Carco has seen a few CIOs play on the ambiguity of the term, with its sense of financial needs, to get more money for IT budgets. “Because the term has ‘debt’ in it, there’s a sense that it’s something you owe and you can’t do anything about it,” she adds.
Good luck getting a consensus on the term. Carco says she used ChatGPT and a Google search to see how others define it but found she “didn’t agree with the definitions at all.”
12. Data terms
There’s lots to misunderstand here: data warehouse, data lake, data fabric, data mining, big data, etc. And, like AI, the world of data is promoted as the salvation to all sorts of problems.
McCann points to the use of the phrase “big data” as example of those elements at work. Many people take “big data” simply to mean a lot of data, implying that the volume of data is the solution — when that’s far from reality.
“It’s overhyped, and it’s treated in a way that [makes it seem that] more data is better while ignoring data quality, the source of where it’s coming from, if it’s being entered correctly,” McCann says. “The reality is that without proper tools to manage data, it’s just a bunch of noise and doesn’t give you want you need for your business.’
13. Data breach
Sticking with the data theme, Thomas Phelps IV, Laserfiche CIO and a member of the Society for Information Management (SIM) Research Institute advisory board, calls out “data breach” as another problematic phrase.

==========

STUDY QUESTIONS:
(a) In the passage on IT jargon, which company is Thomas Phelps IV the CIO of?
(b) Which terms does the passage on IT jargon list in the sentence beginning "There's lots to misunderstand here"?
The records below this passage were taken from a different source.

(Dataset items)
==========

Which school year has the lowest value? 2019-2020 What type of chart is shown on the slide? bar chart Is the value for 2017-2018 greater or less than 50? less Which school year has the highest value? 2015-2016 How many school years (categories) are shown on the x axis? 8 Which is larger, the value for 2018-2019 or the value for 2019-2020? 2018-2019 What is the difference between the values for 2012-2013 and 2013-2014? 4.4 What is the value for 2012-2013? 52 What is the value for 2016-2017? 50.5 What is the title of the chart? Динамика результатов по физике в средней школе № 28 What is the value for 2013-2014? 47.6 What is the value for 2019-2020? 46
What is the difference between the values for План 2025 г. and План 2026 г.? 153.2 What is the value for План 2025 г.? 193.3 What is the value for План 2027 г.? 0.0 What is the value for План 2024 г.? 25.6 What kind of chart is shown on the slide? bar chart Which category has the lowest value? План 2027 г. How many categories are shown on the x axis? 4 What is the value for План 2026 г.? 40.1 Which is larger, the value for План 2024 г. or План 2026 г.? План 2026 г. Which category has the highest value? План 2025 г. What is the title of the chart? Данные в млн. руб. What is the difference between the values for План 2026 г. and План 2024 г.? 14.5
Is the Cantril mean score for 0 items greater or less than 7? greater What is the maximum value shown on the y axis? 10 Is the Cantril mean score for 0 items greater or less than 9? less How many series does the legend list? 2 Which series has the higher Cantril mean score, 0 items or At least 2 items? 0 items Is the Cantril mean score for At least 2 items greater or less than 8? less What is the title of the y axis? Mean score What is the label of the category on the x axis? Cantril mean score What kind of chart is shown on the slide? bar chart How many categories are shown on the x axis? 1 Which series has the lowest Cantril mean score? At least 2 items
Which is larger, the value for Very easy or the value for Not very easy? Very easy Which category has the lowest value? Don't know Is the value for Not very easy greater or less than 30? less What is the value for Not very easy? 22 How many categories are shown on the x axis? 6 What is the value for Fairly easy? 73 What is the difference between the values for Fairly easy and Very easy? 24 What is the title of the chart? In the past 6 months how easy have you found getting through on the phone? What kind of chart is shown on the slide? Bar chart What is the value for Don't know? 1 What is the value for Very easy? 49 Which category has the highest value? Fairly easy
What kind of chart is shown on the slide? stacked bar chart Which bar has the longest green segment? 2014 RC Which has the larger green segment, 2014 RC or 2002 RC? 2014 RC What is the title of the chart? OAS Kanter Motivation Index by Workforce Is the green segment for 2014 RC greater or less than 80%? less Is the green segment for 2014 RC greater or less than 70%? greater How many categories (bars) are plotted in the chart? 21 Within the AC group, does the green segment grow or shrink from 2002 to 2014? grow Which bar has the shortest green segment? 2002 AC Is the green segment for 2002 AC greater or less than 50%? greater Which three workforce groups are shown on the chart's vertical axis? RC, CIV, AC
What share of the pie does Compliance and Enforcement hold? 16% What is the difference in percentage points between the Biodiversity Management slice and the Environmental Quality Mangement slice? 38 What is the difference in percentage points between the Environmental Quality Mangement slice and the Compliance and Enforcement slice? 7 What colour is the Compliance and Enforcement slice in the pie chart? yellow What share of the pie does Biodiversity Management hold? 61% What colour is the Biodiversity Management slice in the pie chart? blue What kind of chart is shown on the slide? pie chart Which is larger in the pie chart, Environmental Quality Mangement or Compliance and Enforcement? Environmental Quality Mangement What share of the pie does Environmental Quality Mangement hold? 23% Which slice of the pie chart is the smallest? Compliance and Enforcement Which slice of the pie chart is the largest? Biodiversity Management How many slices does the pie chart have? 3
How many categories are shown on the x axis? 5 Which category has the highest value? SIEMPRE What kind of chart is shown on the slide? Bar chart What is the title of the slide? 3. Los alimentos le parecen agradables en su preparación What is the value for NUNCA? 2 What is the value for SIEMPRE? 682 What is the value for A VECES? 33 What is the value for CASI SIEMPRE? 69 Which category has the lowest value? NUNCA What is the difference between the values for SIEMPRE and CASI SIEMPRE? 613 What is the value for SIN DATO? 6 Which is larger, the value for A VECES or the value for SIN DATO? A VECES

==========

EXERCISE RESULTS:
(a) Laserfiche

(b) Data warehouse, data lake, data fabric, data mining, big data